_Text passage_:
========================================================================

What is a Time Series & How can we Model it?

Image by Oğuzhan Kıran

This article will cover what is a time series, what does it mean for a time series to be stationary, and how could an autoregressive process or moving average process be used to model the time series.

Before starting this article, I would like to mention the Cambridge notes from here form the foundation of this content.

What is a Time Series?

In short, time series is area of statistics which focuses on describing a set of data points which are collected on regular intervals by fitting low-dimensional models and making forecasts.

Any time series data can be broken down into 4 components:

Trend $(T_{t})$: The long term movements of the mean.
Seasonal effects $(I_{t})$: Calendar based fluctuations.
Cycles $(C_{t})$: Cyclical fluctuations.
Residuals $(E_{t})$: The random fluctuations.

Using these 4 components, any time series sample $X_{t}$ can be decomposed into these 4 components either additively or multiplicatively:

$$X_{t} = T_{t} + I_{t} + C_{t} + E_{t},$$$$X_{t} = T_{t} \cdot I_{t} \cdot C_{t} \cdot E_{t}.$$

The distribution of a sequence of time series $(X_{t}, \dots, X_{t+k})$ can take many forms with some examples including:

Normal Distribution: The samples could follow a normal distribution where most data is concentrated around the mean and has fewer points on the tail.
Skewed Distribution: The time series exhibits skewness where the distribution is skewed to the left or right and so the data is not symmetric around the mean.
Heavy-Tailed: Here the time series has a greater number of outliers.
Discrete Distribution: In this example, the time series could only take discrete values.

Time series can be split into two categories depending on the properties of the time series: stationary or non-stationary. A stationary time series has a fixed mean, variance, and autocorrelation which helps us capture the time series’s patterns and relationships allowing for more accurate forecasts. A non-stationary time series may have trends, seasonality, or changing volatility, making it harder to create forecasts.

Stationary Time Series

Given a sequence of data points $\{ X_{t}, t \in \mathbb{Z} \}$, the sequence is strongly stationary or strictly stationary if

$$\left( X_{t_{1}}, \dots, X_{t_{k}}\right) \overset{d}{=} \left( X_{t_{1} + h}, \dots, X_{t_{k} + h}\right),$$

for all the time points $t_{1}, \dots, t_{k}$ and integer $h$. Note that when we use $X \overset{d}{=} Y$, this means the CDF of the two probability distributions $X$ and $Y$ are the same, formally, $\mathbb{P}(X \leq x) = \mathbb{P}(Y \leq x)$. This implies the mean, variance, and higher moments are the same.

========================================================================

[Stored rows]
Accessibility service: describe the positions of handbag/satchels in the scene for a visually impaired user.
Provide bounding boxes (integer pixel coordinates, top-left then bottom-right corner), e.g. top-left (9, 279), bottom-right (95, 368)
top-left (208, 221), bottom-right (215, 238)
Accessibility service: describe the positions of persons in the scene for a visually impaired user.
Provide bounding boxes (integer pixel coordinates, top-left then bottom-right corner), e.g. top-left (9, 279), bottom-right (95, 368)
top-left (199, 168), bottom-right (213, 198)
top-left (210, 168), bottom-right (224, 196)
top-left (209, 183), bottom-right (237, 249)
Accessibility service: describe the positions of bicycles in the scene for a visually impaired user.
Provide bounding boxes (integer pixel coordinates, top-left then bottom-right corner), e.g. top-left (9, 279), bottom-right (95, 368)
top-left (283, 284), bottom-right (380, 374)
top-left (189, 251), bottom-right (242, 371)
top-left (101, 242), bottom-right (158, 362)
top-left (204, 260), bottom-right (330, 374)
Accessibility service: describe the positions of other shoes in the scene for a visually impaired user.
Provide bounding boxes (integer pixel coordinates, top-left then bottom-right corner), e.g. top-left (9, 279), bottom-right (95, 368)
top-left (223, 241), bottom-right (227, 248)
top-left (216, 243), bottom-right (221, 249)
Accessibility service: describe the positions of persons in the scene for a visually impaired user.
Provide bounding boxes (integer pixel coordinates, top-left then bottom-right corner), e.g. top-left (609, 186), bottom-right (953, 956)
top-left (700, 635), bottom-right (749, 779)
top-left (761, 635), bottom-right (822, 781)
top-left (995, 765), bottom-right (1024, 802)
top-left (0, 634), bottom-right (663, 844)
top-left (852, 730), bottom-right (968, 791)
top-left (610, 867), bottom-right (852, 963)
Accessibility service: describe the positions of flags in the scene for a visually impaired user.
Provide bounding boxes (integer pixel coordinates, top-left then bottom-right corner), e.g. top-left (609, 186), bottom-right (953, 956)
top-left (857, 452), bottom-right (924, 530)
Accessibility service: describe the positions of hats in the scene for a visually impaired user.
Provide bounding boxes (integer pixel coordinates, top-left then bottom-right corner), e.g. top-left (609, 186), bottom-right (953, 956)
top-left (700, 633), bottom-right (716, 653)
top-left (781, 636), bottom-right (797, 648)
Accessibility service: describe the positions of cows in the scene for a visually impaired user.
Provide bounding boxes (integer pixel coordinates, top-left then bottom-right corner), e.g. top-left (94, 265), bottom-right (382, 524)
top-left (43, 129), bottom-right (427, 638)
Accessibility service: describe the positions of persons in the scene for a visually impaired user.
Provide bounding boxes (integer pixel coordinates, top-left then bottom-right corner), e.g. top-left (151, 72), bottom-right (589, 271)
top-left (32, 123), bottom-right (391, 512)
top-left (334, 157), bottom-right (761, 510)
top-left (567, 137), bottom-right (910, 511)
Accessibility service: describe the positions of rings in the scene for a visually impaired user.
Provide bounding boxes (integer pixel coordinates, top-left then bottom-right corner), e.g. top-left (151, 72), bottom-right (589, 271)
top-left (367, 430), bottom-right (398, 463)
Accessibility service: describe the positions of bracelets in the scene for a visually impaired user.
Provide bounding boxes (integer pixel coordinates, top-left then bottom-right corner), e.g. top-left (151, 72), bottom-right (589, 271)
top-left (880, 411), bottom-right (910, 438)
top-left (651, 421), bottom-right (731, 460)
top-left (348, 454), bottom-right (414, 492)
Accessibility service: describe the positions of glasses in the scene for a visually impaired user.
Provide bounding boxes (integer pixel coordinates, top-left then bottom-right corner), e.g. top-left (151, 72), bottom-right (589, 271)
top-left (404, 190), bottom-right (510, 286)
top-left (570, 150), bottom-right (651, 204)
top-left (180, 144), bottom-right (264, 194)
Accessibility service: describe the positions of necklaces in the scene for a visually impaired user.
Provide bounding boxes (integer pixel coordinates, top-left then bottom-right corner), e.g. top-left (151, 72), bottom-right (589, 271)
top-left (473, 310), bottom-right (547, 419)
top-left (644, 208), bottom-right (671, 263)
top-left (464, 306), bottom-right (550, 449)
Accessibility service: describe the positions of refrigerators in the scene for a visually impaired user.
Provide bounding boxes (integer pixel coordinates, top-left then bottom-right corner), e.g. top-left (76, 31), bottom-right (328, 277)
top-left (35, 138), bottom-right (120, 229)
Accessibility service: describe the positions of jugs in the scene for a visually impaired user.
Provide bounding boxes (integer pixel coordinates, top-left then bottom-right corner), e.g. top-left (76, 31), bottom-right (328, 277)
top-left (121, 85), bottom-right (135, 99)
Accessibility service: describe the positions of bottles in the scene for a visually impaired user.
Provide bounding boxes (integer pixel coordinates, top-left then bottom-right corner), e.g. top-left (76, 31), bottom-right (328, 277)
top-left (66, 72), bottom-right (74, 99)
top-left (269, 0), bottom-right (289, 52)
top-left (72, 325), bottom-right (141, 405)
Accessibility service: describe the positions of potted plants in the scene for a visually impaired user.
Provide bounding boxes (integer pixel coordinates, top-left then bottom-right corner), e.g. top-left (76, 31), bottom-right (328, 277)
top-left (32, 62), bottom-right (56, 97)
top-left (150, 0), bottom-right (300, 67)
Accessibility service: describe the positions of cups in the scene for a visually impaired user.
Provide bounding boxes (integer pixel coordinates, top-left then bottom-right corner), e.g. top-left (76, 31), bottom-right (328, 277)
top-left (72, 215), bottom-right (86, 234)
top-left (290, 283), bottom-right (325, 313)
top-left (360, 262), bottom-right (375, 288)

========================================================================

_What you need to do_:
**A.** In the time series article, reproduce the stretch from "What is a Time Series &" through "and making forecasts.".
**B.** According to the time series article, which three properties are fixed in a stationary time series?
**C.** For each statement, indicate whether it agrees with the time series article, answering yes or no and quoting the deciding words. (i) A heavy-tailed time series has a greater number of outliers. (ii) A non-stationary time series makes forecasts easier to create. (iii) Seasonal effects are described as cyclical fluctuations.

_Expected outputs_:
**A.**
What is a Time Series & How can we Model it?

Image by Oğuzhan Kıran

This article will cover what is a time series, what does it mean for a time series to be stationary, and how could an autoregressive process or moving average process be used to model the time series.

Before starting this article, I would like to mention the Cambridge notes from here form the foundation of this content.

What is a Time Series?

In short, time series is area of statistics which focuses on describing a set of data points which are collected on regular intervals by fitting low-dimensional models and making forecasts.

**B.** Its mean, variance, and autocorrelation.

**C.**
(i) Yes: "Here the time series has a greater number of outliers."
(ii) No: "making it harder to create forecasts."
(iii) No: "Calendar based fluctuations."